“Yes! We Have No Bananas!”

It never ceases to amaze me how much can be learned from a single artifact. I recently finished accessioning a beautiful collection of music that originally belonged to Anna Tranberg Coen of Little Falls, Minnesota. Donated by Bette Gerling, the nearly 150-piece collection forms a portion of what once must have been an extensive music library. Published during a period extending from the late nineteenth to the mid-twentieth century, this collection presents a unique perspective on American culture. After selecting one piece of sheet music to research for this issue of the newsletter, YES! We Have No Bananas, I embarked on a trail of discovery that led to places as diverse as immigration history, Greek culture and my own childhood memories.

Published in 1924 by the Skidmore Music Company of New York, YES! We Have No Bananas reveals much about life in the United States during the early twentieth century. The lyrics to the song describe a fruit store owned and operated by a Greek businessman in New York City (There’s a fruit store on our street It’s run by a Greek). The United States was a popular destination for Greek immigrants during the twentieth century. By World War I, approximately 300,000 persons of Greek descent had emigrated to the United States. The vast majority of these settled in New York, Chicago or one of the other major cities. One of the largest waves of migration occurred after the 1922 expulsion of Greeks from Asia Minor. By the time YES! We Have No Bananas was published, New York had a well-established Greek community of about 35,000.

Though most Greek immigrants came from rural areas, they quickly adapted to their new urban environment. Many found jobs in factories or became the owners and proprietors of various businesses, including restaurants, sweet shops and fruit stands. Some were true American entrepreneurs. Greek immigrants living in Chicago, for example, are credited with inventing the soda fountain and sundae. The fruit seller in this song was apparently a successful businessman as he felt the need to write home for help (Bus’ness got so good with him He wrote home to say “Send me Pete and Nick and Jim, I need help right away”).

The lyrics to the song suggest that the fruit seller was an uneducated foreigner (But you should hear him speak…, He just “yes-ses” you to death…). While most Greek immigrants had little formal schooling, they placed a high value on education. Children, for example, were enrolled in Greek language courses at the same time they attended English language schools. Adults actively sought to improve their knowledge of American culture through night classes and by participating in other English language programs. One popular institution, Jane Adams’ Hull House in Chicago, emphasized both Greek and American life. This dual focus helped immigrants adapt to their new environment while maintaining important aspects of their native culture.

The variety of foods named in this song also help to tell the story of life in America during the 1920s.

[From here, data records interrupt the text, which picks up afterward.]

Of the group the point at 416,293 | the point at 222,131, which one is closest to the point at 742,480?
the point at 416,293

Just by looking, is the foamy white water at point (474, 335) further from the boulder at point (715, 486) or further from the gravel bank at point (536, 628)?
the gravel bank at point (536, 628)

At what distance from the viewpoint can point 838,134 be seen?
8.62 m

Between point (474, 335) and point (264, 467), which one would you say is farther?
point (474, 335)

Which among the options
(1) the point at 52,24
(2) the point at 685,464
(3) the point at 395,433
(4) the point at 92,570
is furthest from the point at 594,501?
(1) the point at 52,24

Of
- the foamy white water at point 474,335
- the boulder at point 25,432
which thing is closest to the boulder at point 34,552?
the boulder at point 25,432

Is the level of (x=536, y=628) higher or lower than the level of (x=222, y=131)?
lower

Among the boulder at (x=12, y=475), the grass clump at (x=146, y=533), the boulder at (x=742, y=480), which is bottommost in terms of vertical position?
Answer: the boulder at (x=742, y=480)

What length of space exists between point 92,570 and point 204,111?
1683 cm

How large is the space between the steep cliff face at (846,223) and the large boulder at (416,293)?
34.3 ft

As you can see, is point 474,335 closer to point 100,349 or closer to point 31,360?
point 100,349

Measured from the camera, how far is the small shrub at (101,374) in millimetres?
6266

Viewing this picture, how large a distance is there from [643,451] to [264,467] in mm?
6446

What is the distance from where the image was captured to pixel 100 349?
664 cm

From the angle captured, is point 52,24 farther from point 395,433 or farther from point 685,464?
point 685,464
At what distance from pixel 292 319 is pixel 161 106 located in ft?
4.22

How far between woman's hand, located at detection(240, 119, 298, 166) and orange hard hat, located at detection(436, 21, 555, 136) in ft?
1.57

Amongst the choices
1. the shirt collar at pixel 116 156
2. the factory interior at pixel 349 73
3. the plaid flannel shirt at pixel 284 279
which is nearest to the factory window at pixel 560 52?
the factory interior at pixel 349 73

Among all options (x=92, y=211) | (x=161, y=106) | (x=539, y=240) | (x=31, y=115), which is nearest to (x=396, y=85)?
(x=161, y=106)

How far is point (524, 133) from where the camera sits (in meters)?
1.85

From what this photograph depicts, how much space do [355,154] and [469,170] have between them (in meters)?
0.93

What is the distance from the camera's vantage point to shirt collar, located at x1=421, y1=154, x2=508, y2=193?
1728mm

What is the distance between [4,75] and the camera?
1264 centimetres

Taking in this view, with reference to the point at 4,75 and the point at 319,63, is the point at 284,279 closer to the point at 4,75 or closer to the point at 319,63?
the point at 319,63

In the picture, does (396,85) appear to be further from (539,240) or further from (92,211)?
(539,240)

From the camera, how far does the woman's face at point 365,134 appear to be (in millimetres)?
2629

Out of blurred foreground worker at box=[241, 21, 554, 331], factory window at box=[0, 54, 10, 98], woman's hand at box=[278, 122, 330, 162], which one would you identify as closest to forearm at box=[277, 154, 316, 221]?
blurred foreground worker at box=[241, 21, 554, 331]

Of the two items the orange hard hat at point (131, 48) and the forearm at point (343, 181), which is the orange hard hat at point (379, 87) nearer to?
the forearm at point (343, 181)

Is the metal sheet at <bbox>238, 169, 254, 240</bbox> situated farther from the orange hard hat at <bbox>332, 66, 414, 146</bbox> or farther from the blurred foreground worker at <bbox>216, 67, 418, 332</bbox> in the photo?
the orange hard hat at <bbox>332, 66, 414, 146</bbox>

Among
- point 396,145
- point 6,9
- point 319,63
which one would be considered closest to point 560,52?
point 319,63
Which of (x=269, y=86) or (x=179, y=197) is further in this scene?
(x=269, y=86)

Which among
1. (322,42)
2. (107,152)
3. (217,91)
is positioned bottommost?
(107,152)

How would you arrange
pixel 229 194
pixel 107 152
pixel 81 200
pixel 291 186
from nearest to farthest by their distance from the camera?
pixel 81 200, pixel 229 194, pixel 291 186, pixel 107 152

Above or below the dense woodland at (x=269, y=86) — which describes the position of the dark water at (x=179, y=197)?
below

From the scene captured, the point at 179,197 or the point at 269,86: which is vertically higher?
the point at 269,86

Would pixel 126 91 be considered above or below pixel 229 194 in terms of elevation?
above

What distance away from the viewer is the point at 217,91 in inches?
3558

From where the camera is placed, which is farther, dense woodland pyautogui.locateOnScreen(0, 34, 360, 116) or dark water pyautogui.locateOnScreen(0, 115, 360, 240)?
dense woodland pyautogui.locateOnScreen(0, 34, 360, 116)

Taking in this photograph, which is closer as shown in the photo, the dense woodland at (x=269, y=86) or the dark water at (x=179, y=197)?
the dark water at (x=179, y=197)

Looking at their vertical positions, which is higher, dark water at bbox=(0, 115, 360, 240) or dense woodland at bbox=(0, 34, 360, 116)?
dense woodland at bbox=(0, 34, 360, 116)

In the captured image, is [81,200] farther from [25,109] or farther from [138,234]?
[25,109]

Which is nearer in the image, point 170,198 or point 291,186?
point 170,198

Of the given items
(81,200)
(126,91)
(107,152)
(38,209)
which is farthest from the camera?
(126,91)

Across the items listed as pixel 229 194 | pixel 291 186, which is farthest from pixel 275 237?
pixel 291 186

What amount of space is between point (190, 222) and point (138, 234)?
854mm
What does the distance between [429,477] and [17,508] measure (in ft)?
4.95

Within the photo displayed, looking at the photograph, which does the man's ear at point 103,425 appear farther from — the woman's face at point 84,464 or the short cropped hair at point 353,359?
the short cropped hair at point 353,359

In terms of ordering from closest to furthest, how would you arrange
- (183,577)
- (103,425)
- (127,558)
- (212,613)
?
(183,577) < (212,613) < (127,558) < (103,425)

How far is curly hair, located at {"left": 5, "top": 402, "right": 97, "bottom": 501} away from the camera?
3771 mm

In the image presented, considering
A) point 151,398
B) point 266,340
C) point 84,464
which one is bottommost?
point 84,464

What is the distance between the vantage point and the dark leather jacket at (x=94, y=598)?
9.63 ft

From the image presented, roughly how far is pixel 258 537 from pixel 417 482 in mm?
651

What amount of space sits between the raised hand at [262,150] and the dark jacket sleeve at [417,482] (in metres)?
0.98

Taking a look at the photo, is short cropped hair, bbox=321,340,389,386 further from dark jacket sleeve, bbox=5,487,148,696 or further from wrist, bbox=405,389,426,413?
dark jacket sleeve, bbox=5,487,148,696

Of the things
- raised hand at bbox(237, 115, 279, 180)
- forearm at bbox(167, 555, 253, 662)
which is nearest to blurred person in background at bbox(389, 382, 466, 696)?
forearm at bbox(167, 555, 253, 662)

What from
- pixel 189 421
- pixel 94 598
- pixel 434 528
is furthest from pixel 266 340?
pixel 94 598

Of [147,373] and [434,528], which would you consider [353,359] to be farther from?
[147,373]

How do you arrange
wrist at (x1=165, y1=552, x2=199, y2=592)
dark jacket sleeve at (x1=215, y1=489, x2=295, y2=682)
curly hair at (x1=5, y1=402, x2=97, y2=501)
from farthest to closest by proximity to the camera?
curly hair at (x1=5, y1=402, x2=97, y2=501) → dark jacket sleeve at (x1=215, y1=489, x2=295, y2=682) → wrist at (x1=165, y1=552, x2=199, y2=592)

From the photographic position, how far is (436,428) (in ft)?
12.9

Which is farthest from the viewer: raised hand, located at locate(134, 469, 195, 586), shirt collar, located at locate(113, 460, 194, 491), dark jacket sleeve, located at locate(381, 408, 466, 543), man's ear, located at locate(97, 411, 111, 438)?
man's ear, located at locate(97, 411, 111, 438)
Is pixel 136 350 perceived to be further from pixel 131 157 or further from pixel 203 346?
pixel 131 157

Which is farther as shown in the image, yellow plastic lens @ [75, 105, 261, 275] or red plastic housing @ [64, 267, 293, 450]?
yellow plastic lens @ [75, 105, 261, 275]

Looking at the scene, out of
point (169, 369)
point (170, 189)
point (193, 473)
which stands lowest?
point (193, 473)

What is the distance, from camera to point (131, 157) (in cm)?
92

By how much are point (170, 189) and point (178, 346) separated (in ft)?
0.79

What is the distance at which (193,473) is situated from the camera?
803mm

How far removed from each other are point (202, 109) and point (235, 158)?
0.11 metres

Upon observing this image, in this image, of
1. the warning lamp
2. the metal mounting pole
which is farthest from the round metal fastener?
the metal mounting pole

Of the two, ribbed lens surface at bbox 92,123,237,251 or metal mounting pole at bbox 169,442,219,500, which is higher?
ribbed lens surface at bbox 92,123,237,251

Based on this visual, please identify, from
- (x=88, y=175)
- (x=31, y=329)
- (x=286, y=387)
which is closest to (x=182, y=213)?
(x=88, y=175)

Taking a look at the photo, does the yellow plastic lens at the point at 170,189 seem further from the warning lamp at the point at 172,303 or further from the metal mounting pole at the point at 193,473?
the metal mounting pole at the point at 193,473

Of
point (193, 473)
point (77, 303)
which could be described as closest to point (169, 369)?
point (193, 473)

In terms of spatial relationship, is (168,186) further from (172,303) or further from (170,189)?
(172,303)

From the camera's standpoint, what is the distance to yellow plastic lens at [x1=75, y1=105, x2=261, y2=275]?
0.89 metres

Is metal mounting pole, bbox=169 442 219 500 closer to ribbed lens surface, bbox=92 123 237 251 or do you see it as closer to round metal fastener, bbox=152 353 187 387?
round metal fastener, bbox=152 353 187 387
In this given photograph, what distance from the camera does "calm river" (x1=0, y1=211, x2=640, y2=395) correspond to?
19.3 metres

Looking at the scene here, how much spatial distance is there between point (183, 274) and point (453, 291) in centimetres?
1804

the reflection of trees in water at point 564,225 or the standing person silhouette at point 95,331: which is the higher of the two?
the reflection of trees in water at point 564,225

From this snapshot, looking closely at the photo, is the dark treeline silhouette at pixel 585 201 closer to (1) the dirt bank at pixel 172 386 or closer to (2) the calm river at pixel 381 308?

The store sold all kinds of fruits and vegetables, including string beans, onions, cabbages and “Sparrowgrass” (asparagus). Many of the foods were locally grown. The unavailable bananas, however, came mainly from Portugal and Spain.

Beautiful examples of graphic art, many cover designs for sheet music provide another wonderful source of information. The cover to YES! We Have No Bananas shows a store front with a striped awning and a stand displaying a variety of fruits and vegetables. The man standing in front of the store is wearing an eclectic assortment of clothing featuring an unusual grouping of patterns and colors. Unlike his attire, everyday wear in early twentieth century rural Greece was fairly simple. A typical outfit consisted of an embroidered tunic, a white shirt with long sleeves, white woolen stockings or leggings and a fustanello. A fustanello is a knee-length cotton or linen garment that resembles a kilt. Along the Greek coast and on the islands, typical male dress included baggy trousers and a distinctive flat peaked cap.

Though published several decades before I was born, YES! We Have No Bananas seems to have always been part of my musical vocabulary. My brother and I would sometimes go tromping through the house or across the yard singing the first few lines of the chorus (YES! We have no bananas. We have no bananas today). What fun it was to discover that, while we had the words down pat, we definitely took some artistic license with the music!

It is hard to imagine what life would be like without food or music. What, for goodness sake, would our MCHS president, Art Warner, do without his chocolates or his music. We live in a rich and diverse world, a world filled with good music and good food. While life may not always be able to provide us with bananas, the available alternatives are just as great!